Recent years have seen an explosion in the number of children diagnosed with “invisible disabilities” such as ADHD, mood and conduct disorders, and high-functioning autism spectrum disorders. Whether they are viewed as biological problems in brain wiring or as results of the increasing medicalization of childhood, the burden of dealing with the day-to-day trials and complex medical and educational decisions falls almost entirely on mothers. Yet few ask how these mothers make sense of their children’s troubles, and to what extent they feel responsibility or blame.
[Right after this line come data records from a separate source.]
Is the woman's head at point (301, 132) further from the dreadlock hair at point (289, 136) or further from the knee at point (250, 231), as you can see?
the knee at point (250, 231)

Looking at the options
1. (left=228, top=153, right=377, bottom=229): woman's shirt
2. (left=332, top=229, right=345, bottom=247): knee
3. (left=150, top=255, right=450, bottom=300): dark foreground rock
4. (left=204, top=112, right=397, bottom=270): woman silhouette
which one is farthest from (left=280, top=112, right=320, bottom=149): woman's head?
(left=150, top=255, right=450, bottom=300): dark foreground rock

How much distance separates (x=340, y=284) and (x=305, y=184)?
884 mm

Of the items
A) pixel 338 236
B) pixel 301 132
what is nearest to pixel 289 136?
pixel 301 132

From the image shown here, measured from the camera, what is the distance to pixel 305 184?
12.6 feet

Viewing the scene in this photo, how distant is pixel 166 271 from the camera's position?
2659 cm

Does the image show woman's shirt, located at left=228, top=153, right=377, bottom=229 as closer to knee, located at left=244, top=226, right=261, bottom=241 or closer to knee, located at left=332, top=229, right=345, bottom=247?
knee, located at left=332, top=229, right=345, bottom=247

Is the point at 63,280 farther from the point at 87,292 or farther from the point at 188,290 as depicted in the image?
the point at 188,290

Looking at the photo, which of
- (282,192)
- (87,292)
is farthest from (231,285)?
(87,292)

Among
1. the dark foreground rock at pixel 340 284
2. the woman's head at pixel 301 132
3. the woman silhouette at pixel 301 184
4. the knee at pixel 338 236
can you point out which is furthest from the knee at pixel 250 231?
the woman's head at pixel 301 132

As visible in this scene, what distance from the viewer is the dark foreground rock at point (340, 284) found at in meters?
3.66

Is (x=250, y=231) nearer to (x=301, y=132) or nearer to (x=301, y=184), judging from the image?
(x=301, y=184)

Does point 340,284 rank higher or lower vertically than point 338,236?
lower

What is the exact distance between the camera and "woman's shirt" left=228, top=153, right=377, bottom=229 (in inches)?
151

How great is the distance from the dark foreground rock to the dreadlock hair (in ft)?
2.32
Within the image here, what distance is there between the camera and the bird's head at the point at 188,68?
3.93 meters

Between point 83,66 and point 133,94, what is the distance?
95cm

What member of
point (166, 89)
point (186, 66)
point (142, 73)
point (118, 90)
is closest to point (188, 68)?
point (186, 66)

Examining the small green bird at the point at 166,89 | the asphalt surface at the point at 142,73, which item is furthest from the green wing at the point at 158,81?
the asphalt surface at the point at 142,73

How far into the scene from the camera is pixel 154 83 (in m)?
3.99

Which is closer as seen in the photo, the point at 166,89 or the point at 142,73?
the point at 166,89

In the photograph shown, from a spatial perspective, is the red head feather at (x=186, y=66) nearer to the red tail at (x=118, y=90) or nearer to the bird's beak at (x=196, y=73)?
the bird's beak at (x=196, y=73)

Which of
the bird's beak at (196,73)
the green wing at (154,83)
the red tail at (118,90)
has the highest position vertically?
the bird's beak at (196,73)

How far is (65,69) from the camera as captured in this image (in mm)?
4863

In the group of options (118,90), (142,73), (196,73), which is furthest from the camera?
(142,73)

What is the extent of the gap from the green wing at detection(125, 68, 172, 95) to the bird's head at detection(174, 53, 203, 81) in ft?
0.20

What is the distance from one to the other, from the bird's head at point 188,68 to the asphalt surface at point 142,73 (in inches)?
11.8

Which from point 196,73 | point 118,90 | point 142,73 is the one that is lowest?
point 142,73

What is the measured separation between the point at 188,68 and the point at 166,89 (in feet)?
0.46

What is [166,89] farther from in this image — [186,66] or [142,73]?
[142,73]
Raising Generation Rx offers a groundbreaking study that situates mothers’ experiences within an age of neuroscientific breakthrough, a high-stakes knowledge-based economy, cutbacks in public services and decent jobs, and increased global competition and racialized class and gender inequality.
"A valuable contribution to the national dialogue on health care and education, told through the voices of the mothers whose children's futures should be of concern to all of us."
"Mother and feminist sociologist Blum takes a scholarly look at how 'mother blame' and financial difficulties add to the challenge of raising children with conditions such as ADHD, Asperger's, and autism...Parents of children with disabilities that aren't immediately obvious can benefit from reading about others in their shoes and from considering Blum's take on this important public-health issue."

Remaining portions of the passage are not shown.